#### Directions for this task:
Exclude all pictures, then restate the entries below word for word.

─── Data for analysis

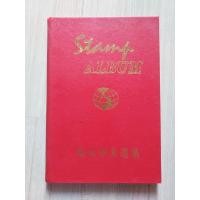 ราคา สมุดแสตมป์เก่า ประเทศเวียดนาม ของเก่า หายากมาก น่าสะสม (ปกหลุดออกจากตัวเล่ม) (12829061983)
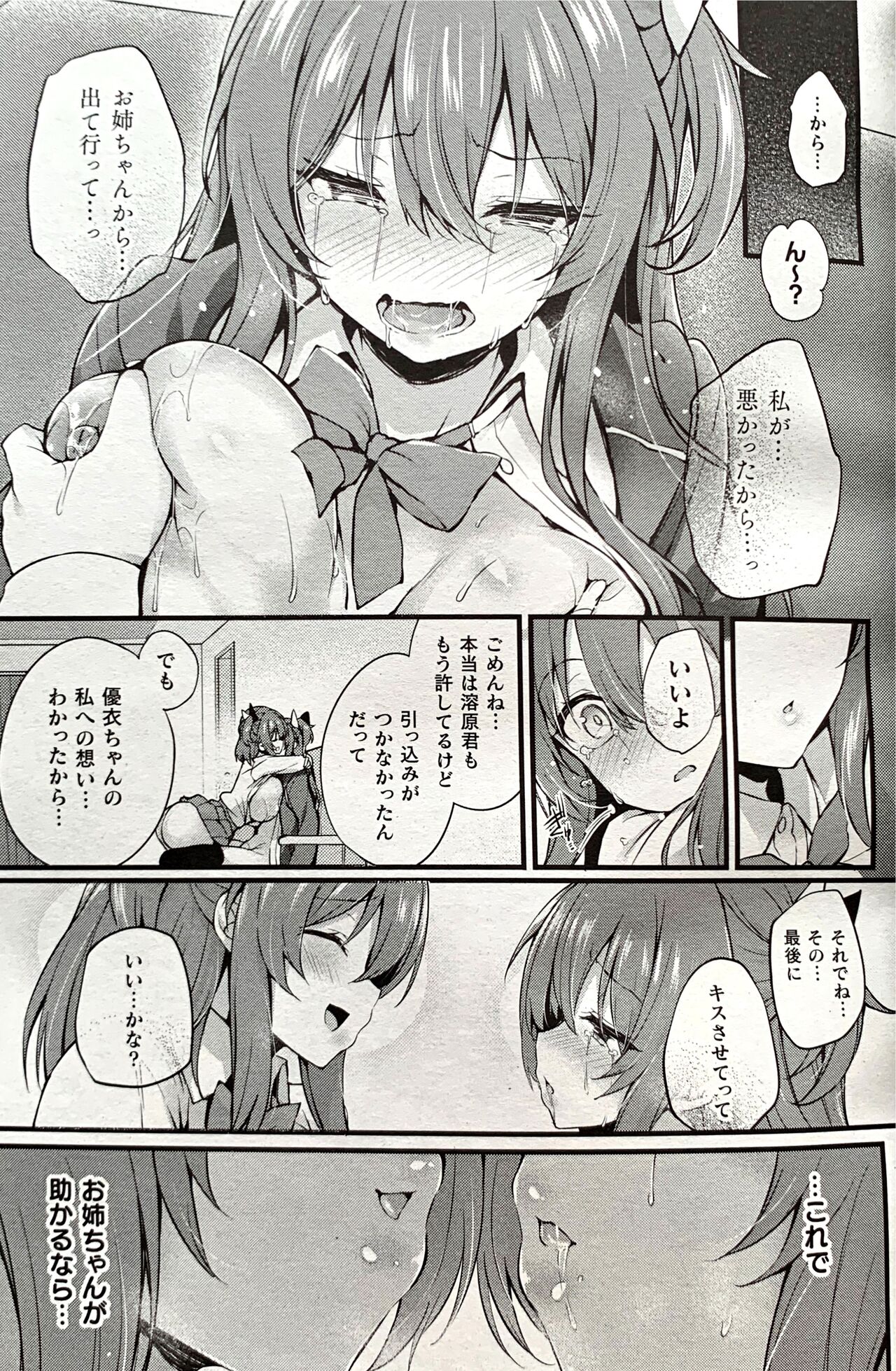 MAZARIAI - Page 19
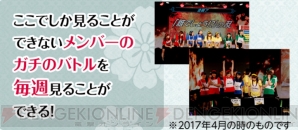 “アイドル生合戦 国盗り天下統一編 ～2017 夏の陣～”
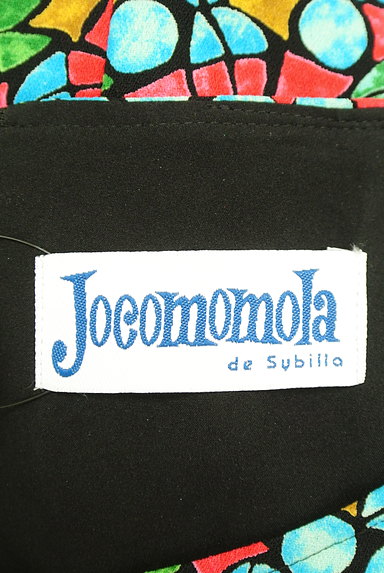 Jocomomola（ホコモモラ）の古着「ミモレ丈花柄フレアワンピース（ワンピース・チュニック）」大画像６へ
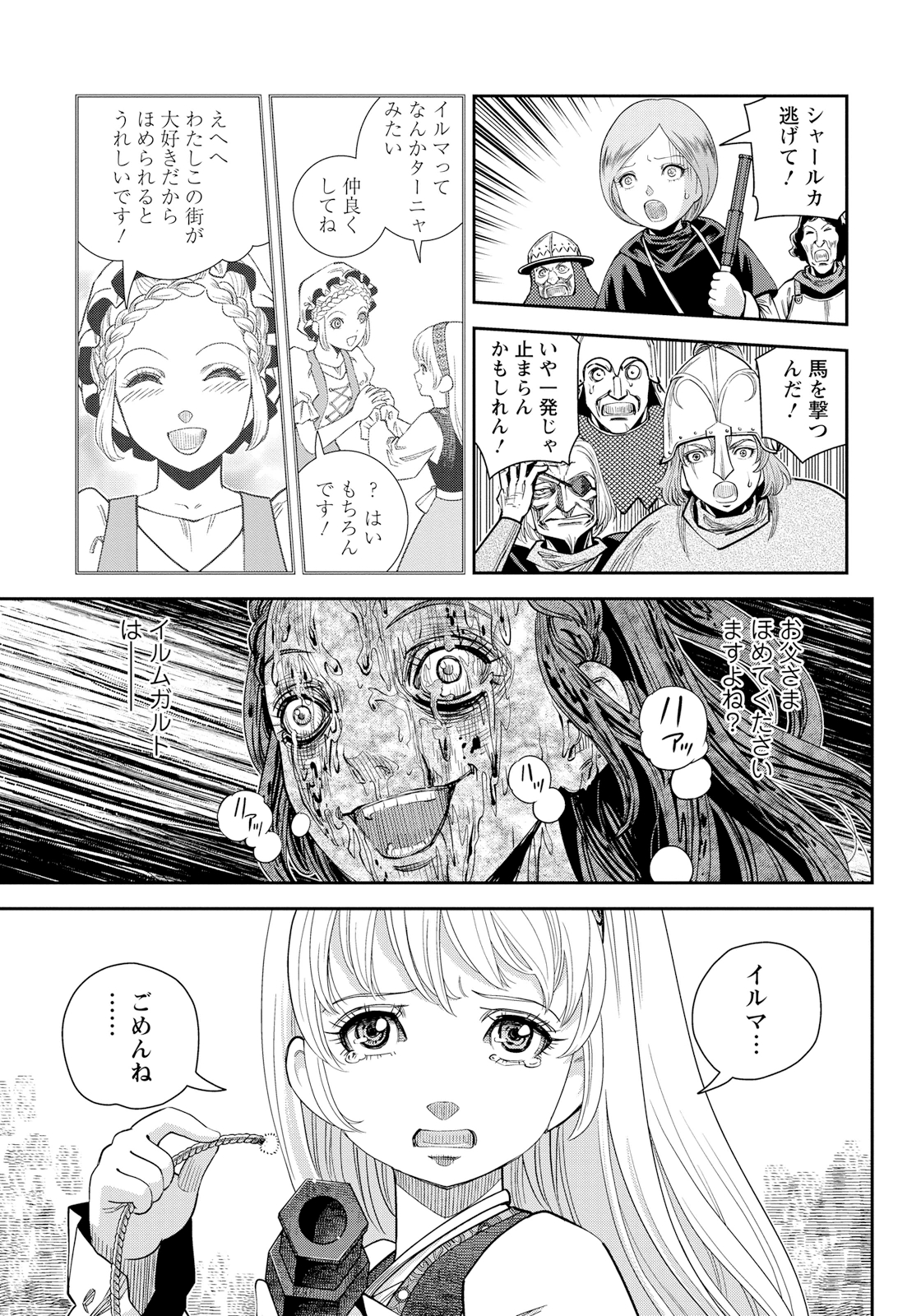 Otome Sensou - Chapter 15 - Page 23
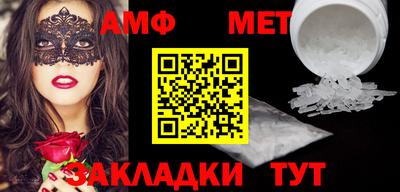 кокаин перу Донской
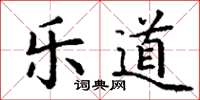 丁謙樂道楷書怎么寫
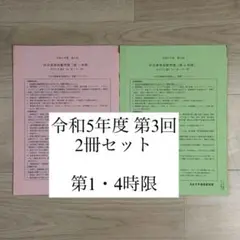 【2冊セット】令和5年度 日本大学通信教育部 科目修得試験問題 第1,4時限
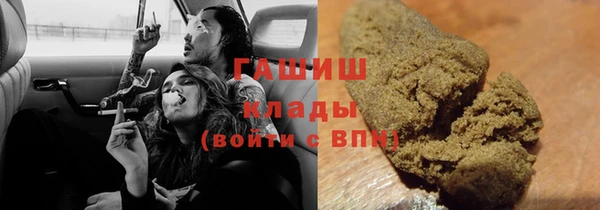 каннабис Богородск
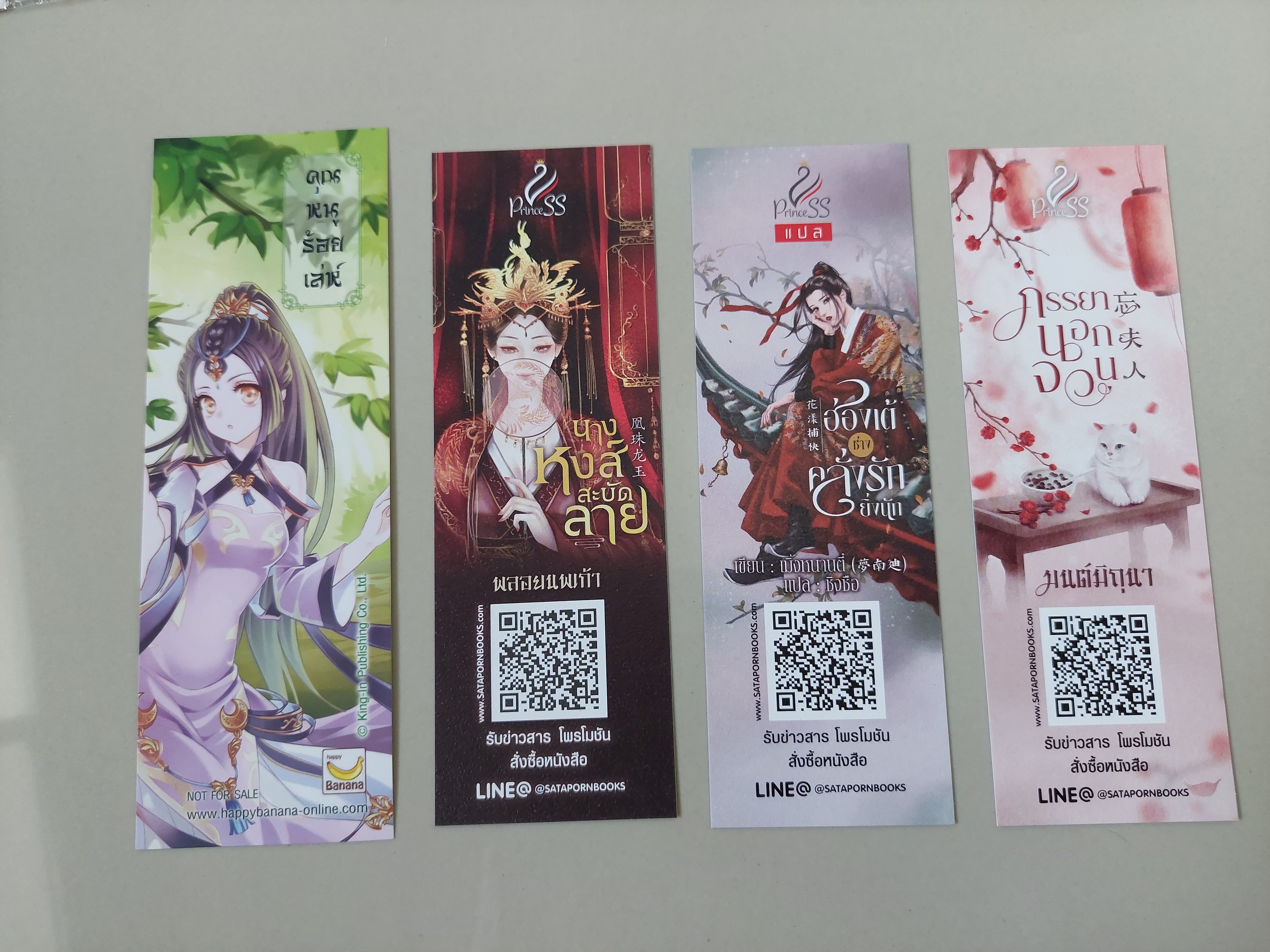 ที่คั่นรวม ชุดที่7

──────

#### Finished exercise:
 ราคา สมุดแสตมป์เก่า ประเทศเวียดนาม ของเก่า หายากมาก น่าสะสม (ปกหลุดออกจากตัวเล่ม) (12829061983)
 MAZARIAI - Page 19
 “アイドル生合戦 国盗り天下統一編 ～2017 夏の陣～”
 Jocomomola（ホコモモラ）の古着「ミモレ丈花柄フレアワンピース（ワンピース・チュニック）」大画像６へ
 Otome Sensou - Chapter 15 - Page 23
 кокаин перу Донской
 丁謙樂道楷書怎么寫
 【2冊セット】令和5年度 日本大学通信教育部 科目修得試験問題 第1,4時限
 каннабис Богородск
 ที่คั่นรวม ชุดที่7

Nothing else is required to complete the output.